[Provided passage]:

▽

In [22]:
""" Template for GSA prediction exercise """

import numpy as np
import pandas as pd
from pmdarima import auto_arima
from statsmodels.tsa.statespace.varmax import VARMAX
import warnings
import time
import pickle

from calculate_returns import get_dates, cal_returns
from tests import test_adf, cointegration_test

def modelEstimate(trainingFilename):
    """
    Fit a model using historical data.

    Args:
        trainingFilename (str): path to training data. The data will
            be in the same format as the supplied `data.csv` file

    Returns:
        parameters (any): fitted model and any additional parameters
            you need to pass to modelForecast

    """
    train = pd.read_csv(trainingFilename)
    # calculate the returns of X using the underlying method of calculating 'returns'
    get_dates(train, 'timestamp')
    yreturns = cal_returns(train, 'date', 'yprice')
    if sum(train['returns'] != yreturns)>0:
        print(sum(train['returns'] != yreturns))
        raise ValueError('The given data set uses a different method to calculate returns!')
    else:
        print('The method to calculate xreturns seems to be the same as the underlying method to calculate returns.')
    train['xreturns'] = cal_returns(train, 'date', 'xprice')
    print('before testing')
    # test stationarity of returns and xreturns
    # p-value threshold = 0.05
    if test_adf(train['xreturns']) > 0.05:
        raise ValueError('The calculated returns of X is not stationary (ADF test)!')
    else:
        print('The calculated xreturns passes the ADF test.')
    if test_adf(train['returns']) > 0.05:
        raise ValueError('The given returns of Y is not stationary (ADF test)!')
    else:
        print('The given returns passes the ADF test.')
    print('after testing')
    df = train[['returns', 'xreturns']] # the given train set, to be splitted into train_df and val_df
    train_size = int(df.shape[0] * 0.8)

△

[Required work]: Can you set down, word for word, the part of the GSA prediction template that opens with the words containing "if test_adf(train['returns']) >" and closes with "int(df.shape[0] * 0.8)"?

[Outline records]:
▽

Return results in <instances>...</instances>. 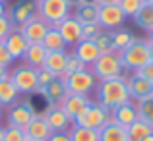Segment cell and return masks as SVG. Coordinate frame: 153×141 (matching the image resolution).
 Wrapping results in <instances>:
<instances>
[{"instance_id":"19","label":"cell","mask_w":153,"mask_h":141,"mask_svg":"<svg viewBox=\"0 0 153 141\" xmlns=\"http://www.w3.org/2000/svg\"><path fill=\"white\" fill-rule=\"evenodd\" d=\"M25 134L27 137L31 139H39V141H47L52 135V130L49 128V124H47V120L43 118V116H33V120L29 122V126L25 128Z\"/></svg>"},{"instance_id":"22","label":"cell","mask_w":153,"mask_h":141,"mask_svg":"<svg viewBox=\"0 0 153 141\" xmlns=\"http://www.w3.org/2000/svg\"><path fill=\"white\" fill-rule=\"evenodd\" d=\"M66 58H68V52L66 50H54V52H47V58L43 68L54 74L56 78H62L64 74V66H66Z\"/></svg>"},{"instance_id":"46","label":"cell","mask_w":153,"mask_h":141,"mask_svg":"<svg viewBox=\"0 0 153 141\" xmlns=\"http://www.w3.org/2000/svg\"><path fill=\"white\" fill-rule=\"evenodd\" d=\"M147 43H149V45H153V29L149 31V33H147V39H146Z\"/></svg>"},{"instance_id":"37","label":"cell","mask_w":153,"mask_h":141,"mask_svg":"<svg viewBox=\"0 0 153 141\" xmlns=\"http://www.w3.org/2000/svg\"><path fill=\"white\" fill-rule=\"evenodd\" d=\"M56 75L54 74H51L47 68H39L37 70V83H39V89H37V93H43V89H45L47 85L54 79Z\"/></svg>"},{"instance_id":"41","label":"cell","mask_w":153,"mask_h":141,"mask_svg":"<svg viewBox=\"0 0 153 141\" xmlns=\"http://www.w3.org/2000/svg\"><path fill=\"white\" fill-rule=\"evenodd\" d=\"M47 141H72L70 131H52V135Z\"/></svg>"},{"instance_id":"47","label":"cell","mask_w":153,"mask_h":141,"mask_svg":"<svg viewBox=\"0 0 153 141\" xmlns=\"http://www.w3.org/2000/svg\"><path fill=\"white\" fill-rule=\"evenodd\" d=\"M149 58H151L149 62H153V45H149Z\"/></svg>"},{"instance_id":"36","label":"cell","mask_w":153,"mask_h":141,"mask_svg":"<svg viewBox=\"0 0 153 141\" xmlns=\"http://www.w3.org/2000/svg\"><path fill=\"white\" fill-rule=\"evenodd\" d=\"M101 31H103V27L99 23H85L82 29V41H95Z\"/></svg>"},{"instance_id":"39","label":"cell","mask_w":153,"mask_h":141,"mask_svg":"<svg viewBox=\"0 0 153 141\" xmlns=\"http://www.w3.org/2000/svg\"><path fill=\"white\" fill-rule=\"evenodd\" d=\"M12 62H14V58H12V54L8 52L6 45H4V41H0V66L4 68H10Z\"/></svg>"},{"instance_id":"26","label":"cell","mask_w":153,"mask_h":141,"mask_svg":"<svg viewBox=\"0 0 153 141\" xmlns=\"http://www.w3.org/2000/svg\"><path fill=\"white\" fill-rule=\"evenodd\" d=\"M41 45L45 47L49 52H54V50H66V47H68L66 43H64L62 35L58 33V29H56V27H51V29L47 31V35H45V39H43Z\"/></svg>"},{"instance_id":"8","label":"cell","mask_w":153,"mask_h":141,"mask_svg":"<svg viewBox=\"0 0 153 141\" xmlns=\"http://www.w3.org/2000/svg\"><path fill=\"white\" fill-rule=\"evenodd\" d=\"M16 29L25 37V41L29 43V45H41L43 39H45V35H47V31L51 29V25L45 21V19H41L39 16H35L33 19L25 21L23 25H18Z\"/></svg>"},{"instance_id":"4","label":"cell","mask_w":153,"mask_h":141,"mask_svg":"<svg viewBox=\"0 0 153 141\" xmlns=\"http://www.w3.org/2000/svg\"><path fill=\"white\" fill-rule=\"evenodd\" d=\"M37 6V16L45 19L51 27H56L64 18L72 14V8L68 6L66 0H35Z\"/></svg>"},{"instance_id":"51","label":"cell","mask_w":153,"mask_h":141,"mask_svg":"<svg viewBox=\"0 0 153 141\" xmlns=\"http://www.w3.org/2000/svg\"><path fill=\"white\" fill-rule=\"evenodd\" d=\"M27 141H39V139H31V137H27Z\"/></svg>"},{"instance_id":"6","label":"cell","mask_w":153,"mask_h":141,"mask_svg":"<svg viewBox=\"0 0 153 141\" xmlns=\"http://www.w3.org/2000/svg\"><path fill=\"white\" fill-rule=\"evenodd\" d=\"M10 79L14 81L16 89L19 93H25V95H31V93H37L39 89V83H37V70L27 64H22V66L10 70Z\"/></svg>"},{"instance_id":"5","label":"cell","mask_w":153,"mask_h":141,"mask_svg":"<svg viewBox=\"0 0 153 141\" xmlns=\"http://www.w3.org/2000/svg\"><path fill=\"white\" fill-rule=\"evenodd\" d=\"M111 120V112L107 108H103L101 104L97 103H91L78 118L74 120L76 126H82V128H89V130H101L105 124H108Z\"/></svg>"},{"instance_id":"40","label":"cell","mask_w":153,"mask_h":141,"mask_svg":"<svg viewBox=\"0 0 153 141\" xmlns=\"http://www.w3.org/2000/svg\"><path fill=\"white\" fill-rule=\"evenodd\" d=\"M138 72H140V74H142L143 78L147 79V81H151V83H153V62H147L146 66H143V68H140Z\"/></svg>"},{"instance_id":"50","label":"cell","mask_w":153,"mask_h":141,"mask_svg":"<svg viewBox=\"0 0 153 141\" xmlns=\"http://www.w3.org/2000/svg\"><path fill=\"white\" fill-rule=\"evenodd\" d=\"M143 2H146V4H151V6H153V0H143Z\"/></svg>"},{"instance_id":"25","label":"cell","mask_w":153,"mask_h":141,"mask_svg":"<svg viewBox=\"0 0 153 141\" xmlns=\"http://www.w3.org/2000/svg\"><path fill=\"white\" fill-rule=\"evenodd\" d=\"M19 91L16 89L14 81L10 78L2 79L0 81V106H12V104L18 103Z\"/></svg>"},{"instance_id":"15","label":"cell","mask_w":153,"mask_h":141,"mask_svg":"<svg viewBox=\"0 0 153 141\" xmlns=\"http://www.w3.org/2000/svg\"><path fill=\"white\" fill-rule=\"evenodd\" d=\"M8 16H10L12 23H14L16 27L23 25L25 21H29V19H33L35 16H37L35 0H22V2H18L12 8V12H8Z\"/></svg>"},{"instance_id":"1","label":"cell","mask_w":153,"mask_h":141,"mask_svg":"<svg viewBox=\"0 0 153 141\" xmlns=\"http://www.w3.org/2000/svg\"><path fill=\"white\" fill-rule=\"evenodd\" d=\"M130 93H128L126 85V75H118L112 79H105V81H97L95 87V103L101 104L103 108H107L108 112L112 108L120 106L124 103H130Z\"/></svg>"},{"instance_id":"53","label":"cell","mask_w":153,"mask_h":141,"mask_svg":"<svg viewBox=\"0 0 153 141\" xmlns=\"http://www.w3.org/2000/svg\"><path fill=\"white\" fill-rule=\"evenodd\" d=\"M0 2H4V0H0Z\"/></svg>"},{"instance_id":"27","label":"cell","mask_w":153,"mask_h":141,"mask_svg":"<svg viewBox=\"0 0 153 141\" xmlns=\"http://www.w3.org/2000/svg\"><path fill=\"white\" fill-rule=\"evenodd\" d=\"M134 104H136V110H138V118L153 128V95L136 100Z\"/></svg>"},{"instance_id":"20","label":"cell","mask_w":153,"mask_h":141,"mask_svg":"<svg viewBox=\"0 0 153 141\" xmlns=\"http://www.w3.org/2000/svg\"><path fill=\"white\" fill-rule=\"evenodd\" d=\"M43 95L47 97L49 104H60L68 95V87H66V83H64V79L62 78H54L49 85L43 89Z\"/></svg>"},{"instance_id":"42","label":"cell","mask_w":153,"mask_h":141,"mask_svg":"<svg viewBox=\"0 0 153 141\" xmlns=\"http://www.w3.org/2000/svg\"><path fill=\"white\" fill-rule=\"evenodd\" d=\"M97 6H112V4H120V0H91Z\"/></svg>"},{"instance_id":"45","label":"cell","mask_w":153,"mask_h":141,"mask_svg":"<svg viewBox=\"0 0 153 141\" xmlns=\"http://www.w3.org/2000/svg\"><path fill=\"white\" fill-rule=\"evenodd\" d=\"M8 12H10V10L6 8V4H4V2H0V16H6Z\"/></svg>"},{"instance_id":"17","label":"cell","mask_w":153,"mask_h":141,"mask_svg":"<svg viewBox=\"0 0 153 141\" xmlns=\"http://www.w3.org/2000/svg\"><path fill=\"white\" fill-rule=\"evenodd\" d=\"M74 54L78 56V58L82 60L87 68H89L91 64L101 56V52H99L95 41H79L78 45H74Z\"/></svg>"},{"instance_id":"24","label":"cell","mask_w":153,"mask_h":141,"mask_svg":"<svg viewBox=\"0 0 153 141\" xmlns=\"http://www.w3.org/2000/svg\"><path fill=\"white\" fill-rule=\"evenodd\" d=\"M47 48L43 45H29L25 50V54L22 56L23 64H27V66L35 68V70H39V68H43V64H45V58H47Z\"/></svg>"},{"instance_id":"43","label":"cell","mask_w":153,"mask_h":141,"mask_svg":"<svg viewBox=\"0 0 153 141\" xmlns=\"http://www.w3.org/2000/svg\"><path fill=\"white\" fill-rule=\"evenodd\" d=\"M66 2H68V6H70L72 10H76L78 6H82V4H83V2H87V0H66Z\"/></svg>"},{"instance_id":"3","label":"cell","mask_w":153,"mask_h":141,"mask_svg":"<svg viewBox=\"0 0 153 141\" xmlns=\"http://www.w3.org/2000/svg\"><path fill=\"white\" fill-rule=\"evenodd\" d=\"M89 70L97 81H105V79H112V78L122 75L124 66H122V60H120V54L112 52V54H101L89 66Z\"/></svg>"},{"instance_id":"49","label":"cell","mask_w":153,"mask_h":141,"mask_svg":"<svg viewBox=\"0 0 153 141\" xmlns=\"http://www.w3.org/2000/svg\"><path fill=\"white\" fill-rule=\"evenodd\" d=\"M142 141H153V134H149V135H147V137H143Z\"/></svg>"},{"instance_id":"13","label":"cell","mask_w":153,"mask_h":141,"mask_svg":"<svg viewBox=\"0 0 153 141\" xmlns=\"http://www.w3.org/2000/svg\"><path fill=\"white\" fill-rule=\"evenodd\" d=\"M35 112L31 108V104L27 103H16L12 104V108L8 110V126H16V128H22L25 130L29 126V122L33 120Z\"/></svg>"},{"instance_id":"18","label":"cell","mask_w":153,"mask_h":141,"mask_svg":"<svg viewBox=\"0 0 153 141\" xmlns=\"http://www.w3.org/2000/svg\"><path fill=\"white\" fill-rule=\"evenodd\" d=\"M4 45H6L8 52L12 54V58L16 60V58H22V56L25 54V50H27V47H29V43H27L25 37H23V35L14 27V29H12V33L6 37Z\"/></svg>"},{"instance_id":"32","label":"cell","mask_w":153,"mask_h":141,"mask_svg":"<svg viewBox=\"0 0 153 141\" xmlns=\"http://www.w3.org/2000/svg\"><path fill=\"white\" fill-rule=\"evenodd\" d=\"M70 137H72V141H99V131L74 124L70 128Z\"/></svg>"},{"instance_id":"21","label":"cell","mask_w":153,"mask_h":141,"mask_svg":"<svg viewBox=\"0 0 153 141\" xmlns=\"http://www.w3.org/2000/svg\"><path fill=\"white\" fill-rule=\"evenodd\" d=\"M99 141H130L128 137V130L120 124L108 120V124L99 130Z\"/></svg>"},{"instance_id":"35","label":"cell","mask_w":153,"mask_h":141,"mask_svg":"<svg viewBox=\"0 0 153 141\" xmlns=\"http://www.w3.org/2000/svg\"><path fill=\"white\" fill-rule=\"evenodd\" d=\"M2 141H27V134H25V130H22V128L6 126V128H4Z\"/></svg>"},{"instance_id":"10","label":"cell","mask_w":153,"mask_h":141,"mask_svg":"<svg viewBox=\"0 0 153 141\" xmlns=\"http://www.w3.org/2000/svg\"><path fill=\"white\" fill-rule=\"evenodd\" d=\"M126 16H124L122 8L118 6V4H112V6H99V25L103 27V29H118V27L124 25V21H126Z\"/></svg>"},{"instance_id":"34","label":"cell","mask_w":153,"mask_h":141,"mask_svg":"<svg viewBox=\"0 0 153 141\" xmlns=\"http://www.w3.org/2000/svg\"><path fill=\"white\" fill-rule=\"evenodd\" d=\"M143 4H146L143 0H120L118 6L122 8V12H124V16H126V18H132V19H134V16L142 10Z\"/></svg>"},{"instance_id":"2","label":"cell","mask_w":153,"mask_h":141,"mask_svg":"<svg viewBox=\"0 0 153 141\" xmlns=\"http://www.w3.org/2000/svg\"><path fill=\"white\" fill-rule=\"evenodd\" d=\"M120 60H122V66L124 70H130V72H138L140 68H143L147 62H149V43L146 39H134L130 47H126L124 50L118 52Z\"/></svg>"},{"instance_id":"14","label":"cell","mask_w":153,"mask_h":141,"mask_svg":"<svg viewBox=\"0 0 153 141\" xmlns=\"http://www.w3.org/2000/svg\"><path fill=\"white\" fill-rule=\"evenodd\" d=\"M93 103L91 100L89 95H76V93H68L66 99L60 103V106L64 108V112H66L68 116H70L72 120H76L79 114H82L83 110H85L89 104Z\"/></svg>"},{"instance_id":"16","label":"cell","mask_w":153,"mask_h":141,"mask_svg":"<svg viewBox=\"0 0 153 141\" xmlns=\"http://www.w3.org/2000/svg\"><path fill=\"white\" fill-rule=\"evenodd\" d=\"M111 120L116 122V124H120V126H124V128L132 126V124L138 120L136 104L130 100V103H124V104H120V106L112 108V110H111Z\"/></svg>"},{"instance_id":"28","label":"cell","mask_w":153,"mask_h":141,"mask_svg":"<svg viewBox=\"0 0 153 141\" xmlns=\"http://www.w3.org/2000/svg\"><path fill=\"white\" fill-rule=\"evenodd\" d=\"M134 21L140 29H143L146 33H149L153 29V6L151 4H143L142 10L134 16Z\"/></svg>"},{"instance_id":"23","label":"cell","mask_w":153,"mask_h":141,"mask_svg":"<svg viewBox=\"0 0 153 141\" xmlns=\"http://www.w3.org/2000/svg\"><path fill=\"white\" fill-rule=\"evenodd\" d=\"M74 18L78 19L82 25H85V23H99L97 18H99V6L95 2H91V0H87V2H83L82 6H78L74 10Z\"/></svg>"},{"instance_id":"12","label":"cell","mask_w":153,"mask_h":141,"mask_svg":"<svg viewBox=\"0 0 153 141\" xmlns=\"http://www.w3.org/2000/svg\"><path fill=\"white\" fill-rule=\"evenodd\" d=\"M56 29H58L60 35H62V39H64L66 45L74 47V45H78V43L82 41V29H83V25L74 18V14H70L68 18H64L62 21L56 25Z\"/></svg>"},{"instance_id":"29","label":"cell","mask_w":153,"mask_h":141,"mask_svg":"<svg viewBox=\"0 0 153 141\" xmlns=\"http://www.w3.org/2000/svg\"><path fill=\"white\" fill-rule=\"evenodd\" d=\"M134 33L126 27H118V29H112V41H114V47H116V52L124 50L126 47H130L134 43Z\"/></svg>"},{"instance_id":"44","label":"cell","mask_w":153,"mask_h":141,"mask_svg":"<svg viewBox=\"0 0 153 141\" xmlns=\"http://www.w3.org/2000/svg\"><path fill=\"white\" fill-rule=\"evenodd\" d=\"M6 78H10V68L0 66V81H2V79H6Z\"/></svg>"},{"instance_id":"31","label":"cell","mask_w":153,"mask_h":141,"mask_svg":"<svg viewBox=\"0 0 153 141\" xmlns=\"http://www.w3.org/2000/svg\"><path fill=\"white\" fill-rule=\"evenodd\" d=\"M95 45H97L101 54H112V52H116L114 41H112V31H108V29H103L99 33V37L95 39Z\"/></svg>"},{"instance_id":"52","label":"cell","mask_w":153,"mask_h":141,"mask_svg":"<svg viewBox=\"0 0 153 141\" xmlns=\"http://www.w3.org/2000/svg\"><path fill=\"white\" fill-rule=\"evenodd\" d=\"M0 118H2V106H0Z\"/></svg>"},{"instance_id":"38","label":"cell","mask_w":153,"mask_h":141,"mask_svg":"<svg viewBox=\"0 0 153 141\" xmlns=\"http://www.w3.org/2000/svg\"><path fill=\"white\" fill-rule=\"evenodd\" d=\"M14 23H12L10 16H0V41H6V37L12 33V29H14Z\"/></svg>"},{"instance_id":"33","label":"cell","mask_w":153,"mask_h":141,"mask_svg":"<svg viewBox=\"0 0 153 141\" xmlns=\"http://www.w3.org/2000/svg\"><path fill=\"white\" fill-rule=\"evenodd\" d=\"M85 68H87L85 64H83L82 60L72 52V54H68V58H66V66H64L62 78H64V75H72V74H76V72H82V70H85Z\"/></svg>"},{"instance_id":"48","label":"cell","mask_w":153,"mask_h":141,"mask_svg":"<svg viewBox=\"0 0 153 141\" xmlns=\"http://www.w3.org/2000/svg\"><path fill=\"white\" fill-rule=\"evenodd\" d=\"M2 137H4V126L0 124V141H2Z\"/></svg>"},{"instance_id":"9","label":"cell","mask_w":153,"mask_h":141,"mask_svg":"<svg viewBox=\"0 0 153 141\" xmlns=\"http://www.w3.org/2000/svg\"><path fill=\"white\" fill-rule=\"evenodd\" d=\"M43 118L47 120L52 131H70V128L74 126V120L64 112L60 104H49L47 110L43 112Z\"/></svg>"},{"instance_id":"7","label":"cell","mask_w":153,"mask_h":141,"mask_svg":"<svg viewBox=\"0 0 153 141\" xmlns=\"http://www.w3.org/2000/svg\"><path fill=\"white\" fill-rule=\"evenodd\" d=\"M62 79L68 87V93H76V95H89L97 87V79L91 74L89 68H85L82 72H76L72 75H64Z\"/></svg>"},{"instance_id":"30","label":"cell","mask_w":153,"mask_h":141,"mask_svg":"<svg viewBox=\"0 0 153 141\" xmlns=\"http://www.w3.org/2000/svg\"><path fill=\"white\" fill-rule=\"evenodd\" d=\"M128 130V137H130V141H142L143 137H147L149 134H153V128L149 126V124H146L143 120H136L132 126L126 128Z\"/></svg>"},{"instance_id":"11","label":"cell","mask_w":153,"mask_h":141,"mask_svg":"<svg viewBox=\"0 0 153 141\" xmlns=\"http://www.w3.org/2000/svg\"><path fill=\"white\" fill-rule=\"evenodd\" d=\"M126 85L132 100H140L153 95V83L147 81L140 72H132L130 75H126Z\"/></svg>"}]
</instances>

△

[Exercise result]:
if test_adf(train['returns']) > 0.05:
        raise ValueError('The given returns of Y is not stationary (ADF test)!')
    else:
        print('The given returns passes the ADF test.')
    print('after testing')
    df = train[['returns', 'xreturns']] # the given train set, to be splitted into train_df and val_df
    train_size = int(df.shape[0] * 0.8)